__Study material__.
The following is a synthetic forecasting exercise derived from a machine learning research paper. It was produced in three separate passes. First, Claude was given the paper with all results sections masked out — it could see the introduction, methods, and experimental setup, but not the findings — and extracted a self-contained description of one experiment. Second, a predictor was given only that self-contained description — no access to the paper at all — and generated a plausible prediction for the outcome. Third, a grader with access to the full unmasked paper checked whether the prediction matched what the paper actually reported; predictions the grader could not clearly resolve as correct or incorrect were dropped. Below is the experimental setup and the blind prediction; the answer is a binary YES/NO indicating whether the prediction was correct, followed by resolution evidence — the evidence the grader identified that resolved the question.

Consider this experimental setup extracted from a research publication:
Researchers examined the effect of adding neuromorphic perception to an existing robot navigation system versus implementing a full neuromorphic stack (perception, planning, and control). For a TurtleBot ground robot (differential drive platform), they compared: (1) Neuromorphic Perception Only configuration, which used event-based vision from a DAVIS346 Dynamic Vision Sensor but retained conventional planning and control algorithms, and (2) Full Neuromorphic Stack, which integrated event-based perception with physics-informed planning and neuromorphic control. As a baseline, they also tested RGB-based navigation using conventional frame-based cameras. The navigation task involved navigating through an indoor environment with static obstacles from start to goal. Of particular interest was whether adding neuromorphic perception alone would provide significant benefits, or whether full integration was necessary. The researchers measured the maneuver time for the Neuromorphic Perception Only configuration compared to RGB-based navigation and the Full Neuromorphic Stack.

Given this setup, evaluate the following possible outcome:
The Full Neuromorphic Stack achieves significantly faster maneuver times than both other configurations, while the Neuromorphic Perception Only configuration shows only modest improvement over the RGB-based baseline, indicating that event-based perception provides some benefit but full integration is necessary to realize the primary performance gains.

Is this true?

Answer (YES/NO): NO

__Description of the task__. The answer must be the data above, repeated exactly as it stands.

__Response to this exercise__.
The following is a synthetic forecasting exercise derived from a machine learning research paper. It was produced in three separate passes. First, Claude was given the paper with all results sections masked out — it could see the introduction, methods, and experimental setup, but not the findings — and extracted a self-contained description of one experiment. Second, a predictor was given only that self-contained description — no access to the paper at all — and generated a plausible prediction for the outcome. Third, a grader with access to the full unmasked paper checked whether the prediction matched what the paper actually reported; predictions the grader could not clearly resolve as correct or incorrect were dropped. Below is the experimental setup and the blind prediction; the answer is a binary YES/NO indicating whether the prediction was correct, followed by resolution evidence — the evidence the grader identified that resolved the question.

Consider this experimental setup extracted from a research publication:
Researchers examined the effect of adding neuromorphic perception to an existing robot navigation system versus implementing a full neuromorphic stack (perception, planning, and control). For a TurtleBot ground robot (differential drive platform), they compared: (1) Neuromorphic Perception Only configuration, which used event-based vision from a DAVIS346 Dynamic Vision Sensor but retained conventional planning and control algorithms, and (2) Full Neuromorphic Stack, which integrated event-based perception with physics-informed planning and neuromorphic control. As a baseline, they also tested RGB-based navigation using conventional frame-based cameras. The navigation task involved navigating through an indoor environment with static obstacles from start to goal. Of particular interest was whether adding neuromorphic perception alone would provide significant benefits, or whether full integration was necessary. The researchers measured the maneuver time for the Neuromorphic Perception Only configuration compared to RGB-based navigation and the Full Neuromorphic Stack.

Given this setup, evaluate the following possible outcome:
The Full Neuromorphic Stack achieves significantly faster maneuver times than both other configurations, while the Neuromorphic Perception Only configuration shows only modest improvement over the RGB-based baseline, indicating that event-based perception provides some benefit but full integration is necessary to realize the primary performance gains.

Is this true?

Answer (YES/NO): NO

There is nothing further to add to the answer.